-- TASK TO CARRY OUT --
Answer these questions about the mailing-list post below:
(a) Who sent the message?
(b) According to the quoted explanation, how many requests do 10 POST requests to 10 distinct URIs require without Access-Control-Policy-Path?
(c) How many do they require with it?

-- SOURCE DOCUMENT --
□ □ □ □

W3C home > Mailing lists > Public > public-webapps@w3.org > April to June 2008

Re: [AC] URI canonicalization problem with Access-Control-Policy-Path

From: Jonas Sicking <jonas@sicking.cc>
Date: Wed, 11 Jun 2008 16:07:45 -0700
Message-ID: <48505AC1.2010804@sicking.cc>
To: Bjoern Hoehrmann <derhoermi@gmx.net>
CC: Anne van Kesteren <annevk@opera.com>, "WAF WG (public)" <public-appformats@w3.org>, public-webapps@w3.org

Bjoern Hoehrmann wrote:
> * Anne van Kesteren wrote:
>> The feature avoids the overhead you get when you need to issue 10 POST  
>> requests to 10 distinct URIs on the same server scoped to some path.  
>> Without Acess-Control-Policy-Path that requires 20 requests. With  
>> Access-Control-Policy-Path it requires 12. So for the N requests you want  
>> to make it roughly safes you of N additional requests for larger values of  
>> N.
> 
> Consider you have a simple echo protocol, a client sends a line to the
> server and the server returns the same line to the client; then they
> repeat until m bytes have been transferred. What does it matter how many
> lines these m bytes have been split into? It does not, and it does not
> matter much with HTTP either if you have persistent connections, it's
> just a bit more complicated to find the end of a message.

□ □ □ □

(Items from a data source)
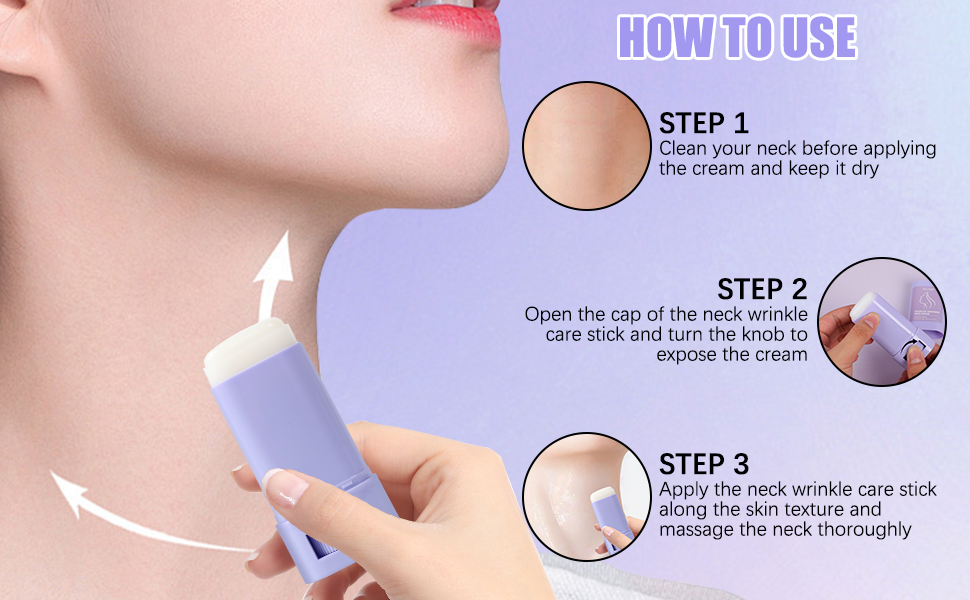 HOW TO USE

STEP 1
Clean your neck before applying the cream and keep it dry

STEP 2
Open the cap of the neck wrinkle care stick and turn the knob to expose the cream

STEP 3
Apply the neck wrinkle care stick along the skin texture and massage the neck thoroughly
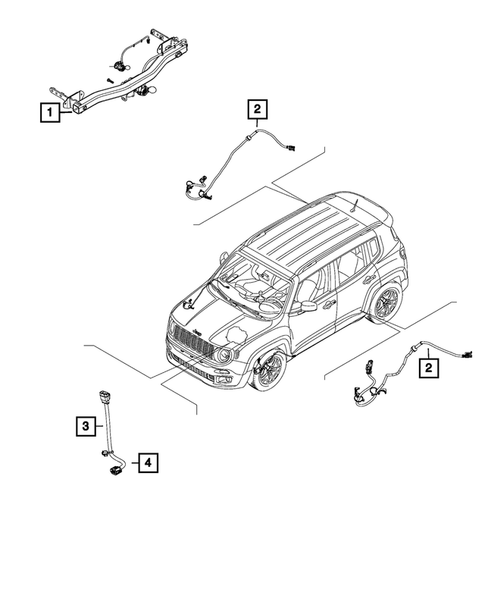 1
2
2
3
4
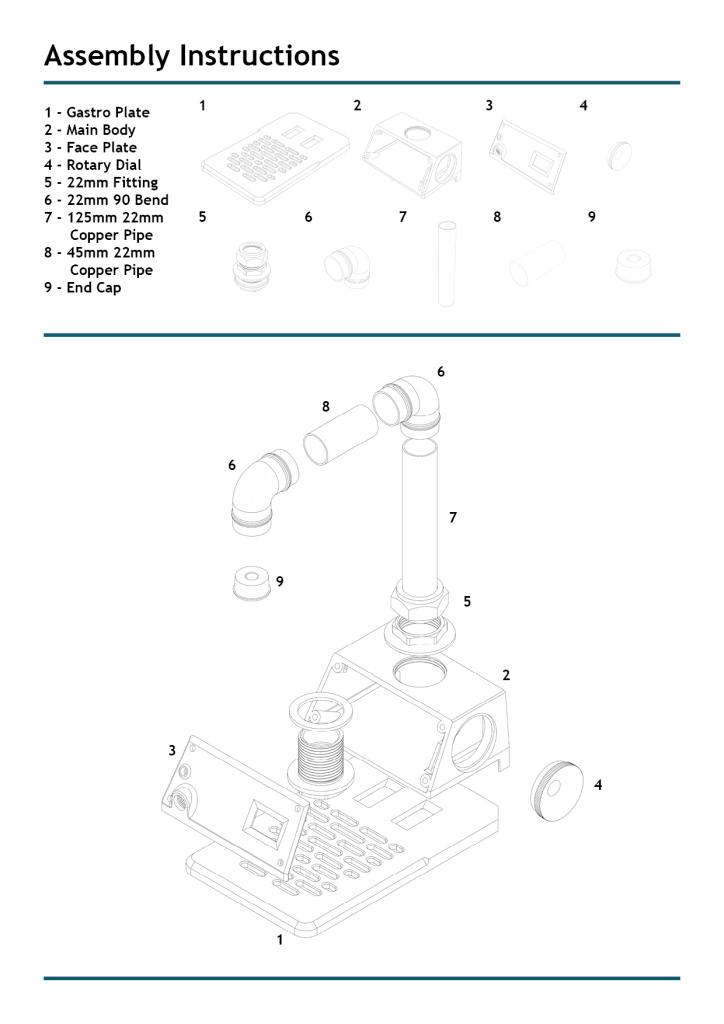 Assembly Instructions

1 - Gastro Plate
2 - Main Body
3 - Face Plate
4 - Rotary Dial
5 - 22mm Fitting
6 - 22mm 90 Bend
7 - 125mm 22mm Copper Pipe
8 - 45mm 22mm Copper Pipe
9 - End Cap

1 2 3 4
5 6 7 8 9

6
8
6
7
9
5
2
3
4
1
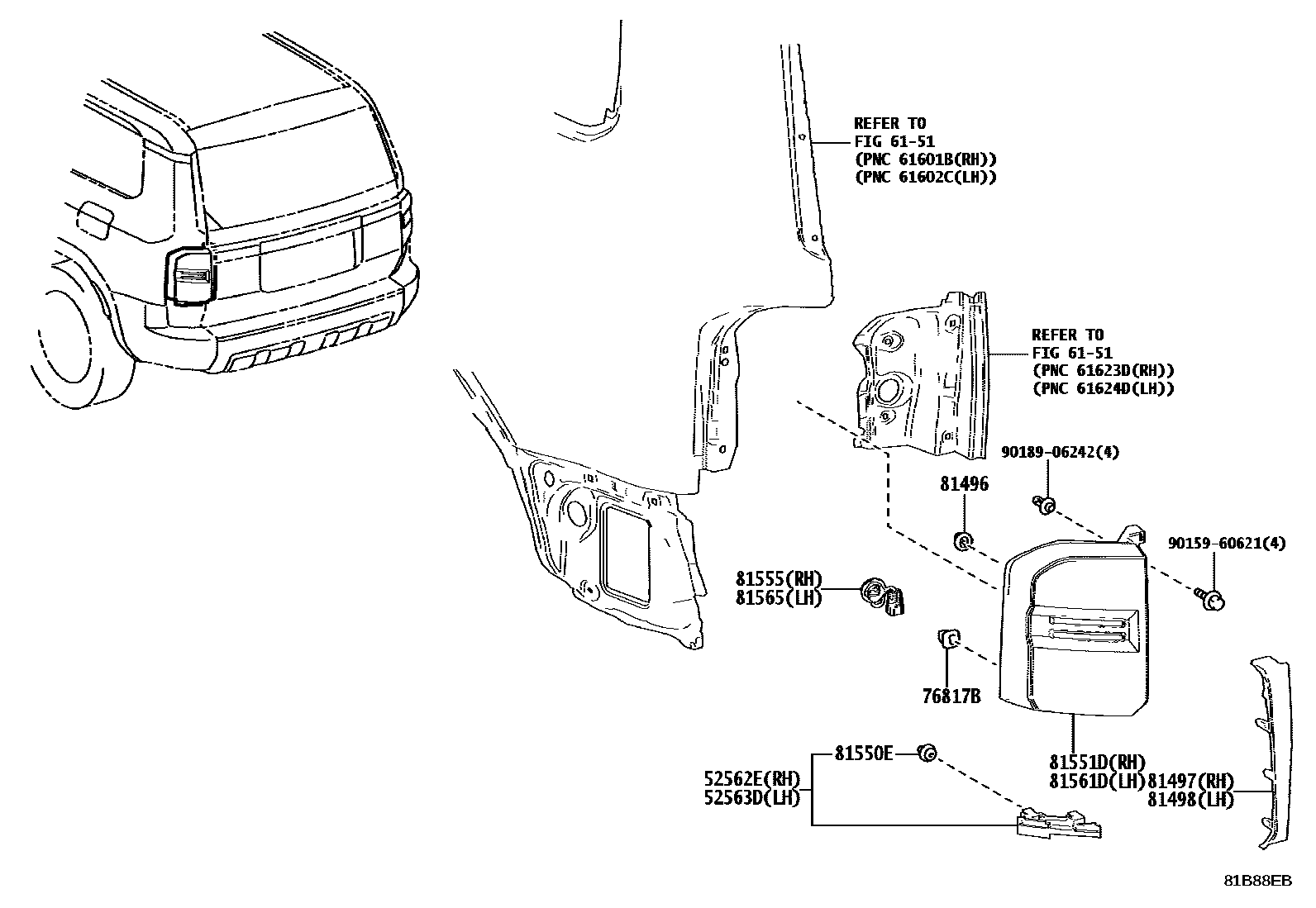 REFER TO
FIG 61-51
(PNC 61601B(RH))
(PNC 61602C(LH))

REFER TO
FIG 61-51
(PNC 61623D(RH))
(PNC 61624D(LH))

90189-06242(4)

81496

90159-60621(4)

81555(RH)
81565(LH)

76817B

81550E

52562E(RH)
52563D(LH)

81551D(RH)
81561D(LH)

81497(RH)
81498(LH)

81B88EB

□ □ □ □

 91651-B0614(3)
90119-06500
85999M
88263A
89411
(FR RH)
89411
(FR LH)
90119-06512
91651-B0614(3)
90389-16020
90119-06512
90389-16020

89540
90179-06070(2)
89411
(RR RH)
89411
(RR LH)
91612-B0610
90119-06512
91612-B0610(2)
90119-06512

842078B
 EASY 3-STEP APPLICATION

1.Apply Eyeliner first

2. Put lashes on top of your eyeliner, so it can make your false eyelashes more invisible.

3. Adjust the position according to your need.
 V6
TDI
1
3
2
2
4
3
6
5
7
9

□ □ □ □

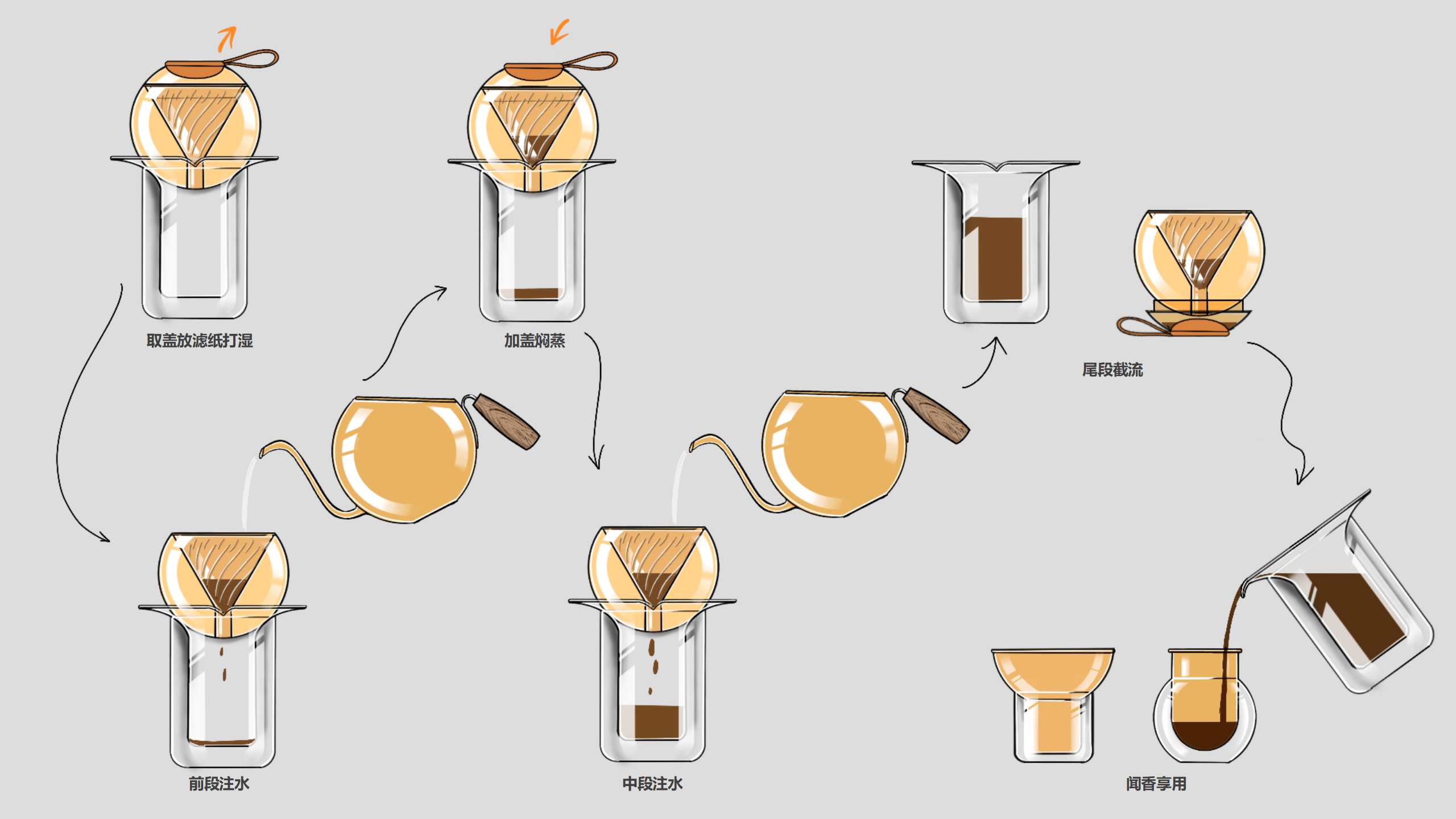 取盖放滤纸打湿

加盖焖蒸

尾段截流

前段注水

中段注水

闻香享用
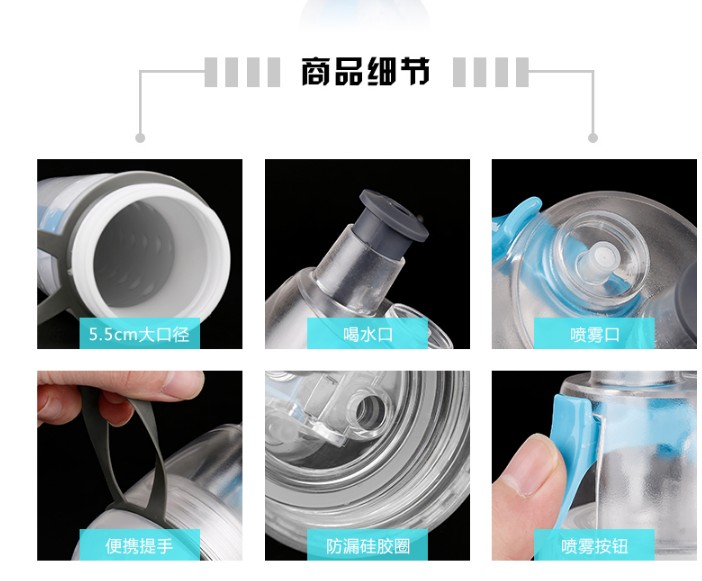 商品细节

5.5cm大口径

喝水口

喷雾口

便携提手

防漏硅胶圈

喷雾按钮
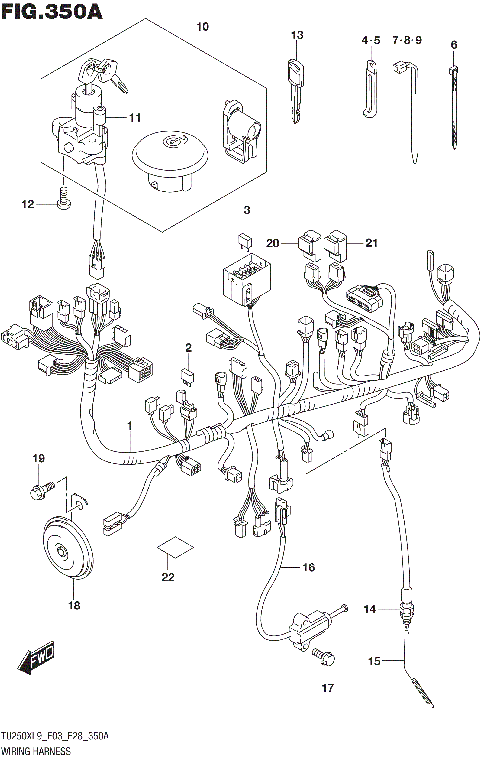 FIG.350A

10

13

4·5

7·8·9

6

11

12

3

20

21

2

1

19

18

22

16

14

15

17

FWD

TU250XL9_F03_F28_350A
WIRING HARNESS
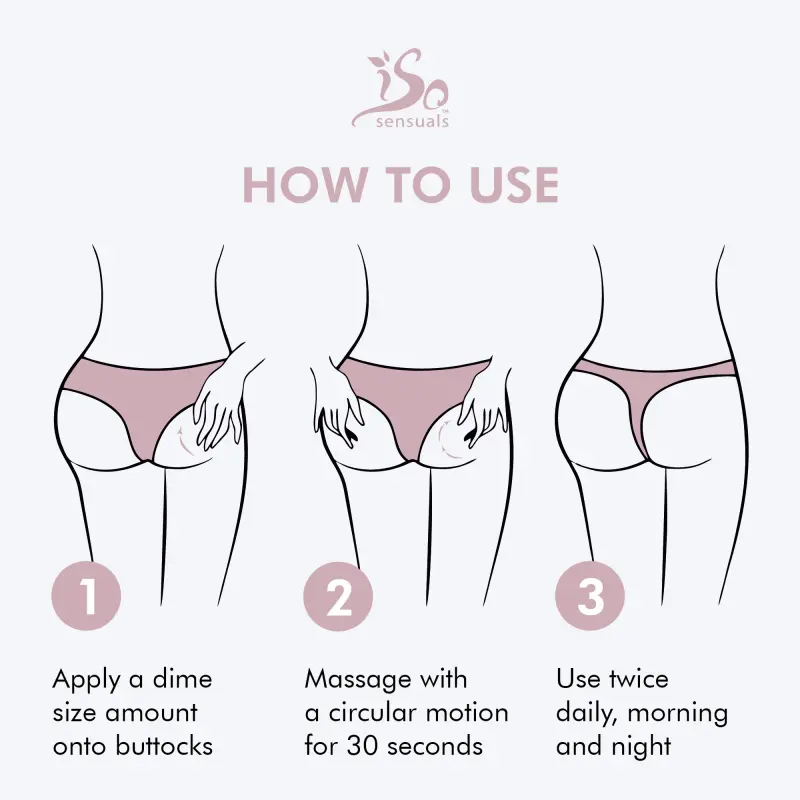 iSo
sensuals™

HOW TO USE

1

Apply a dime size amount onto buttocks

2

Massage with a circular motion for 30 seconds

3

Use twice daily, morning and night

□ □ □ □

-- TASK RESPONSE --
(a) Jonas Sicking
(b) 20
(c) 12